═════ RECORDS PROVIDED

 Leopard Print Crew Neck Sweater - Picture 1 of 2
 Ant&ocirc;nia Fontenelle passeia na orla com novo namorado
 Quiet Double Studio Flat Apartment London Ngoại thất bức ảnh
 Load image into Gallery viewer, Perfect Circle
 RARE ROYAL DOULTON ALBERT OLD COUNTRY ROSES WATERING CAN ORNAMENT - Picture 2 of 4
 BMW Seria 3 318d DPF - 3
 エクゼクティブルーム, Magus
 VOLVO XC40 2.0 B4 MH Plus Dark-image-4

══════════
═════ RECORDS PROVIDED

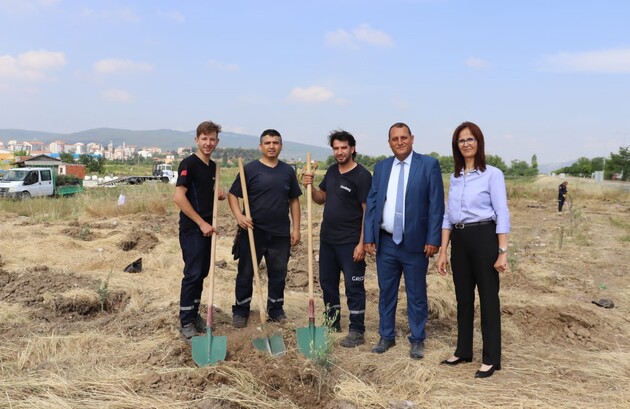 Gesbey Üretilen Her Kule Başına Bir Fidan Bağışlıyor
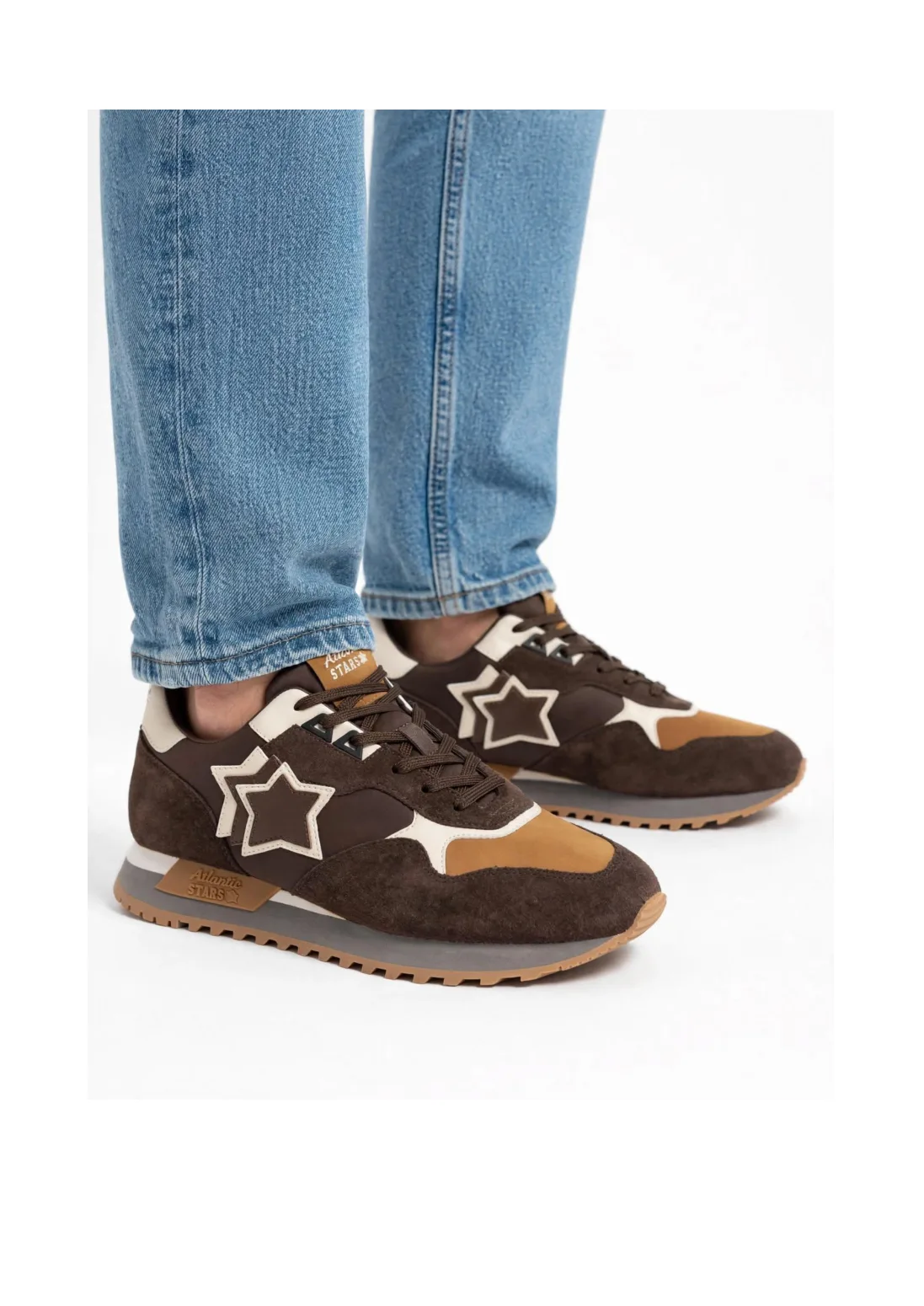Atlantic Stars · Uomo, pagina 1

══════════

▸ **WHAT IS BEING ASKED**
Copy every listing line from the one containing "Leopard Print Crew" down to the one containing "Load image into", including both of those lines.

▸ **FINAL ANSWER**
 Leopard Print Crew Neck Sweater - Picture 1 of 2
 Ant&ocirc;nia Fontenelle passeia na orla com novo namorado
 Quiet Double Studio Flat Apartment London Ngoại thất bức ảnh
 Load image into Gallery viewer, Perfect Circle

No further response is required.